The internet’s influence on retail has accelerated during periods of pandemic lockdown.
Many habits, once formed, are hard to break.
That truism is something the retail world is learning, as some consumers forced to shop online during the COVID-19 lockdowns show no sign of physically returning to the supermarket.
The decline in foot traffic through shopping precincts has had a severe effect on a range of businesses, including centre owners, but until recently it was difficult to measure exactly what had changed and to know whether the shift was permanent.
Those questions were answered, in part at least, by an investigation of shoppers by investment bank Citi, which found shopping habits were not only changed by the lockdowns, but the shift appeared to be permanent.
The key finding in the Citi survey was that, before the COVID-19 outbreak and associated lockdowns earlier this year, 4.8 per cent of grocery shopping was done online.
Today, the online grocery penetration rate is 10.8 per cent. Of equal importance to the increase in online grocery penetration was the response of shoppers surveyed who had made the shift because of the pandemic, with most likely to continue shopping online.
For investors with an eye on grocery retail as a relatively safe sector (based on the principle that people have to eat), there is a guide in the Citi survey: the superior online performance of Woolworths relative to Coles, the two national grocery leaders.

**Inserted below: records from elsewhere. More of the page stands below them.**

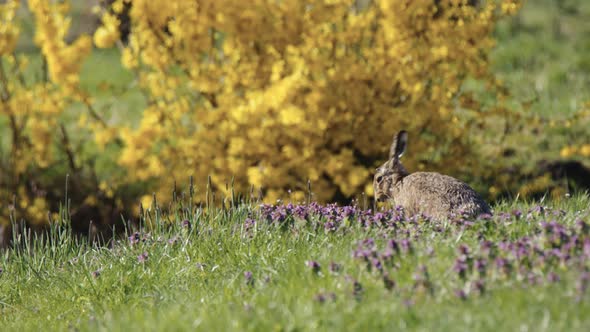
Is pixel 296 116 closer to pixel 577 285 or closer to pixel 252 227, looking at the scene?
pixel 252 227

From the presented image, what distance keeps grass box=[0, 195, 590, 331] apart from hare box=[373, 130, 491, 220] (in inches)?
10.0

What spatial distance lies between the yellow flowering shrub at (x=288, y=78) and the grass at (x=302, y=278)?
1841 millimetres

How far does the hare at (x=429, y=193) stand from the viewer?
5.13 meters

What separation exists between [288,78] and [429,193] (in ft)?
7.15

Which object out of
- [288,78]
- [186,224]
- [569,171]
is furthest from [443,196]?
[569,171]

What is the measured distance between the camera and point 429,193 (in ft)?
17.3

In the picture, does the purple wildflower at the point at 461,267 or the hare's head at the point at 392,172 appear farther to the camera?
the hare's head at the point at 392,172

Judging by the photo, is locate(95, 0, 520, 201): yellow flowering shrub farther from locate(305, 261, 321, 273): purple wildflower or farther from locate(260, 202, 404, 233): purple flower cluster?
locate(305, 261, 321, 273): purple wildflower

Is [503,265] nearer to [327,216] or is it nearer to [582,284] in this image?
[582,284]

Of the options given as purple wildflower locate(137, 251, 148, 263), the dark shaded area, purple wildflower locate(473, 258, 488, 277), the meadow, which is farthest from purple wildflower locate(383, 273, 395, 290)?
the dark shaded area

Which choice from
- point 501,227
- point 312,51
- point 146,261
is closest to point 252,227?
point 146,261

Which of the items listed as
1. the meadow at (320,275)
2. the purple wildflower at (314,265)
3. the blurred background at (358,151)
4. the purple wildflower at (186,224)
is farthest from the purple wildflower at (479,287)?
the purple wildflower at (186,224)

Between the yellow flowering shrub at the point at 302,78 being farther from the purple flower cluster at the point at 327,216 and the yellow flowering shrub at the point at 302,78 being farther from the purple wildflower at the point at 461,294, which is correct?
the purple wildflower at the point at 461,294

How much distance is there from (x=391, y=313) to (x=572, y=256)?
2.91 feet
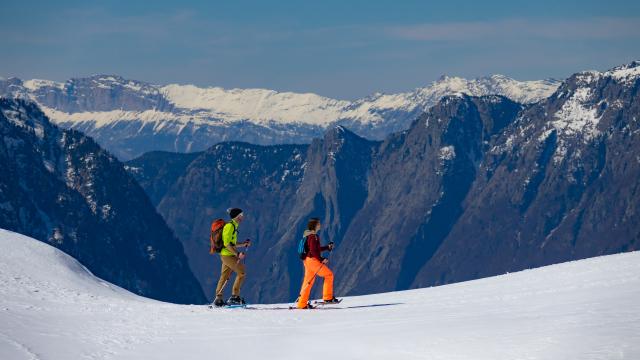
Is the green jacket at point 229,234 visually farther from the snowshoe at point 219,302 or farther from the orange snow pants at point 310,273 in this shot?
the orange snow pants at point 310,273

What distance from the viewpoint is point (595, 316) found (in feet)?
90.3

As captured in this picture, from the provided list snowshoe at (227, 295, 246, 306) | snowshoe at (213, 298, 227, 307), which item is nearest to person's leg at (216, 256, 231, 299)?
snowshoe at (213, 298, 227, 307)

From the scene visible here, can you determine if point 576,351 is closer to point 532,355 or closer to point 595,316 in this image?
point 532,355

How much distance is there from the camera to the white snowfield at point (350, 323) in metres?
24.7

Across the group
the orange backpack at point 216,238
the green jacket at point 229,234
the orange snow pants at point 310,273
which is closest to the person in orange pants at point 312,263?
the orange snow pants at point 310,273

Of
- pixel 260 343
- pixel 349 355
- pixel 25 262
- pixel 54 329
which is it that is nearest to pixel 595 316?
pixel 349 355

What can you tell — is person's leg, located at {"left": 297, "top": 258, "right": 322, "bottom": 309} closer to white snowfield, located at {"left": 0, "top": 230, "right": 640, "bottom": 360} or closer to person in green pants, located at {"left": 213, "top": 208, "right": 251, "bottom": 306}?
white snowfield, located at {"left": 0, "top": 230, "right": 640, "bottom": 360}

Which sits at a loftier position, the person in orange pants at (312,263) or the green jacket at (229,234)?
the green jacket at (229,234)

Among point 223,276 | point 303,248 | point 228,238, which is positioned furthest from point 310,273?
point 223,276

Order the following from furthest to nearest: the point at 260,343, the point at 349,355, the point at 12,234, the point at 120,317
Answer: the point at 12,234, the point at 120,317, the point at 260,343, the point at 349,355

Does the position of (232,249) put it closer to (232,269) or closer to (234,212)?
(232,269)

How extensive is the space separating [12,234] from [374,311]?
19915 millimetres

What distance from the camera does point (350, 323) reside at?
99.1 ft

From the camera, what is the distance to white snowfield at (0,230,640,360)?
81.1 ft
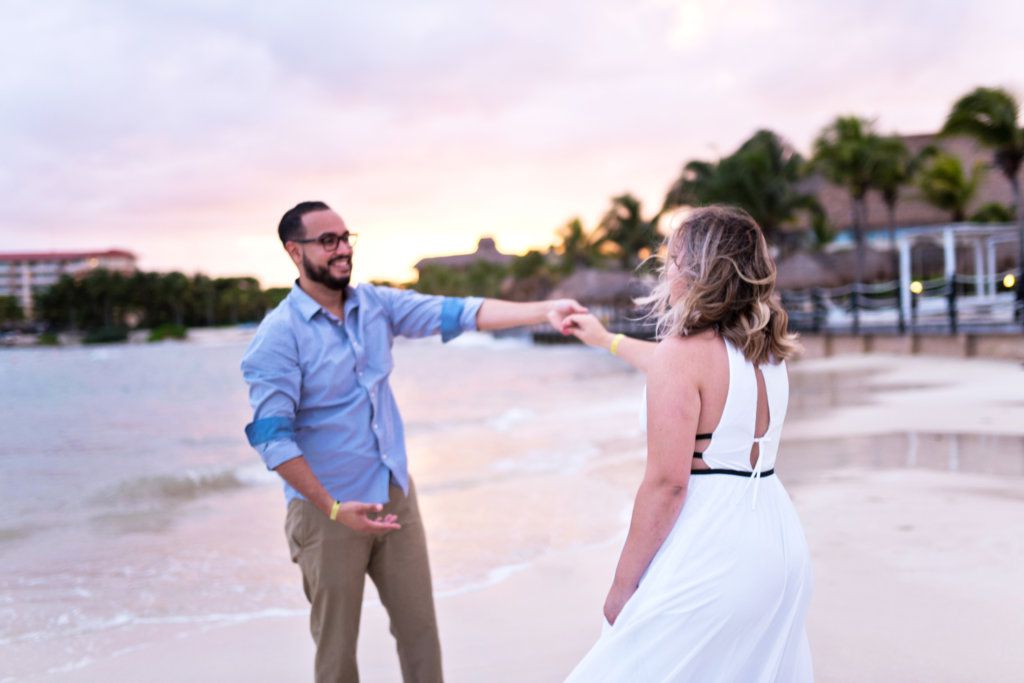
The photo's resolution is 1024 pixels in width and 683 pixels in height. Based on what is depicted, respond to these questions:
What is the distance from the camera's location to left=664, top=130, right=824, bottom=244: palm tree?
41.6 meters

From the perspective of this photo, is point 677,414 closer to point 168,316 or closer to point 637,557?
point 637,557

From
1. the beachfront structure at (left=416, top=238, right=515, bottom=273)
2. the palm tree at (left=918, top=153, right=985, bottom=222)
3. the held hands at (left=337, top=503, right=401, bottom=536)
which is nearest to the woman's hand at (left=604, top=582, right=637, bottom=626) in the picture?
the held hands at (left=337, top=503, right=401, bottom=536)

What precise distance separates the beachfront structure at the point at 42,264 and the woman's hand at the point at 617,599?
173 m

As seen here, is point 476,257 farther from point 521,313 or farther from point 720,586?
point 720,586

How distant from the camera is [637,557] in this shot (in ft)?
6.74

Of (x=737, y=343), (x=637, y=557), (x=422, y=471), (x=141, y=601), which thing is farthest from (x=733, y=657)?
(x=422, y=471)

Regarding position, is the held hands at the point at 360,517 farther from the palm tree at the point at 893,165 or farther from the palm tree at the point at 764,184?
the palm tree at the point at 764,184

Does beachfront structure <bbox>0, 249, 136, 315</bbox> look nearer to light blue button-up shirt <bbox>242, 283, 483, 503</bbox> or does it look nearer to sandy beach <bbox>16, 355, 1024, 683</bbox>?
sandy beach <bbox>16, 355, 1024, 683</bbox>

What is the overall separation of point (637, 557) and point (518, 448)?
10663 millimetres

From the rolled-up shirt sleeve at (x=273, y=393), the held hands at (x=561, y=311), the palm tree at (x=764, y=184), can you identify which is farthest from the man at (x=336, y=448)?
the palm tree at (x=764, y=184)

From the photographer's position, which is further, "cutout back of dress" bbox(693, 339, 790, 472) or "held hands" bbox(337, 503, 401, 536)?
"held hands" bbox(337, 503, 401, 536)

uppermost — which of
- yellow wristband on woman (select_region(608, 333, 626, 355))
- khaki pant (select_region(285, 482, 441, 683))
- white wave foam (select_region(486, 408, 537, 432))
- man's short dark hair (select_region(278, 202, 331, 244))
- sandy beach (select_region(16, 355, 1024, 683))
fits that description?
man's short dark hair (select_region(278, 202, 331, 244))

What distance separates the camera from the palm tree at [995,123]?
22188mm

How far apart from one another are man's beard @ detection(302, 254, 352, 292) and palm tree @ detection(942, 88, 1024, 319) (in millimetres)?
23092
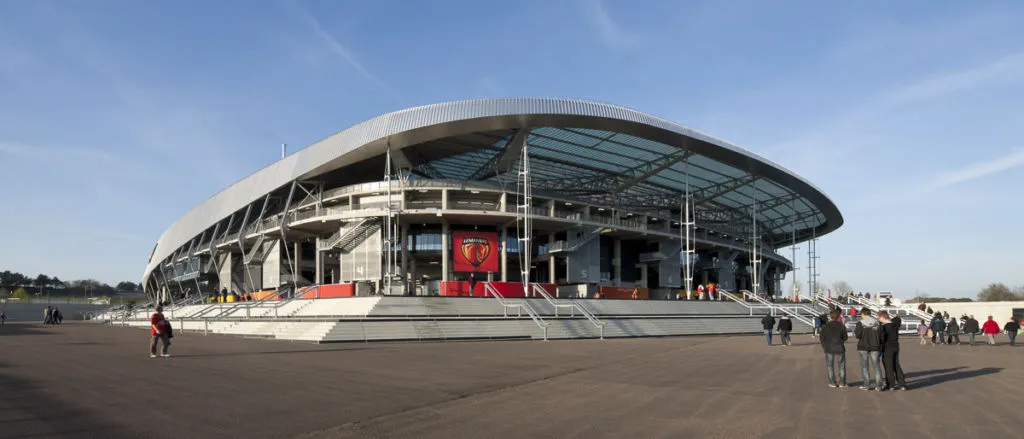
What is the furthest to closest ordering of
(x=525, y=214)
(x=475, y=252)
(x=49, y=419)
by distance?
(x=475, y=252), (x=525, y=214), (x=49, y=419)

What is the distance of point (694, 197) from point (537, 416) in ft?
177

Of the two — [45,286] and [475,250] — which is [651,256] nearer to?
[475,250]

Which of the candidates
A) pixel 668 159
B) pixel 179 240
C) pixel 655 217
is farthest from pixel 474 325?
pixel 179 240

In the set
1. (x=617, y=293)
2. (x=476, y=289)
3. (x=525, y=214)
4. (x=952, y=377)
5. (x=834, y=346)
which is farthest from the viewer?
(x=617, y=293)

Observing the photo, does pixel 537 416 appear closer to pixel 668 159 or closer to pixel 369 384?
pixel 369 384

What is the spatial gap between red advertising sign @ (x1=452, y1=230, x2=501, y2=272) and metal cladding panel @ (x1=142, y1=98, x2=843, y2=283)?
9.06 metres

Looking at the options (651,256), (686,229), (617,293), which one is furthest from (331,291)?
(686,229)

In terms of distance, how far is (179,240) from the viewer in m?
71.0

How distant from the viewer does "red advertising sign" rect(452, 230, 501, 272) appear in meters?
48.0

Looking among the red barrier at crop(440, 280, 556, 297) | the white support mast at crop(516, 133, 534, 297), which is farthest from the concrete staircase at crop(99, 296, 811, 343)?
the red barrier at crop(440, 280, 556, 297)

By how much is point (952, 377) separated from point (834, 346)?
4.21m

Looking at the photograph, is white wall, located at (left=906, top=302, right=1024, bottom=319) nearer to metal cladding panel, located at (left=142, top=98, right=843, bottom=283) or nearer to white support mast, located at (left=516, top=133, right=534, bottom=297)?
metal cladding panel, located at (left=142, top=98, right=843, bottom=283)

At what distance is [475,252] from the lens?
1902 inches

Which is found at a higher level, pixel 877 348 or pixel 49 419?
pixel 877 348
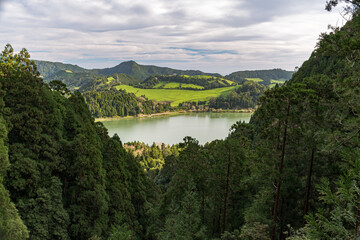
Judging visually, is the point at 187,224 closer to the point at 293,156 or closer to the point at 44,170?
the point at 293,156

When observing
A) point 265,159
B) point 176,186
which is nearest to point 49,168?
point 176,186

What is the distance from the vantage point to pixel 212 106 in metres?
191

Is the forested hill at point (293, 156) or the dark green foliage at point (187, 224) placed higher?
the forested hill at point (293, 156)

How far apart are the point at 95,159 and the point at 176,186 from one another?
595 centimetres

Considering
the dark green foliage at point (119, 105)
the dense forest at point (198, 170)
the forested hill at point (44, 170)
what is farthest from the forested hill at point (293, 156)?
the dark green foliage at point (119, 105)

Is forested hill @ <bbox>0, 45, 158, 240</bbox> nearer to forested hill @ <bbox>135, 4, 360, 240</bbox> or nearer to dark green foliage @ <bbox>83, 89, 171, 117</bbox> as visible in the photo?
forested hill @ <bbox>135, 4, 360, 240</bbox>

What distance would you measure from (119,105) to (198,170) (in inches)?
6918

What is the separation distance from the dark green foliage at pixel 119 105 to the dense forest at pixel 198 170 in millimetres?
161822

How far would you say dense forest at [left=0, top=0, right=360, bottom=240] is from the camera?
9398 mm

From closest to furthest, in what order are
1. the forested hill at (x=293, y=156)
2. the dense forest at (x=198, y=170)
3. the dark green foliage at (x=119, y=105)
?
the forested hill at (x=293, y=156)
the dense forest at (x=198, y=170)
the dark green foliage at (x=119, y=105)

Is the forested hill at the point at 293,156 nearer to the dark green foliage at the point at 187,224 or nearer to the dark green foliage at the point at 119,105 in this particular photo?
the dark green foliage at the point at 187,224

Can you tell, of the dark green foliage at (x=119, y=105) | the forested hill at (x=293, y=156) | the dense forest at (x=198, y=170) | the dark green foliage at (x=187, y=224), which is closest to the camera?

“Woolworths is the clear online stand-out, driving market share gains,” Citi said.
The bank said COVID-19 had accelerated the shift to online shopping, with 21 per cent of shoppers using the online channel during the pandemic, almost double the 11 per cent of shoppers in the pre-pandemic period.
Apart from measuring the increased acceptance of online grocery transactions by shoppers, the Citi survey explored why it was not growing faster.
Of the three issues to emerge, the easiest fix concerned delivery costs (and lowering them), given 49 per cent of survey respondents named high fees as a negative factor.
“Cutting delivery fees below $5 per order would increase penetration but would further compromise the economics of online shopping,” Citi said.
The two issues more difficult to fix are a discovery that 59 per cent of shoppers actually enjoy the in-store experience, and that 63 per cent prefer to pick their own fresh food.
Other significant findings in the Citi survey:
• two-thirds of online grocery shoppers started during the COVID-19 lockdowns; and
• a remarkably high proportion, 85 per cent, of those respondents who started during the lockdowns say they will continue buying online.
Advice needed ANOTHER survey, which ought to have government financial system regulators wondering whether they have gone too far with laws to protect consumers, is that more than 60 per cent of Australians avoid professional advice when it concerns their money.
One possible interpretation of the rejection of advice revealed in the survey by CPA Australia is that most people find advice too expensive, or perhaps not very good. But there are other reasons that ought to have government agencies thinking about the rules they have created to protect people, and that’s because advisers (and consumers) are finding the process excessively onerous, intrusive and expensive.
To simply start doing business with an adviser requires the completion of multiple forms and a high level of intrusion into private matters, which requires a deep level of trust that is difficult to achieve during a first encounter.
Banks and financial advisers might have behaved badly, as the Hayne Royal Commission established, but now we have a problem whereby consumers are being frightened away from advice that might save them from their own bad investment decisions.
As if China was not a big enough problem for Australia, another issue developing could have serious implications for iron ore mining. In a word the issue is ‘scrap’, with rising piles of scrap iron starting to accumulate in the world’s fastest-growing major economy.
Until recently, the lion’s share of China steel demand was met by iron ore, with Western Australia a major supplier.
By 2030, according to a study by investment bank Morgan Stanley, 18 per cent of China’s iron ore demand could be replaced by scrap.
There is nothing new in this. All economies eventually generate enough scrap to feed specialist reprocessing furnaces. China today has a steel industry that uses 20 per cent scrap.
By 2030 it is expected to match Japan, which uses 32 per cent scrap in its steel melt.
What that means is that scrap iron, by 2030, will displace 155 million tonnes of iron ore, and no prize for guessing who gets displaced first: Australia.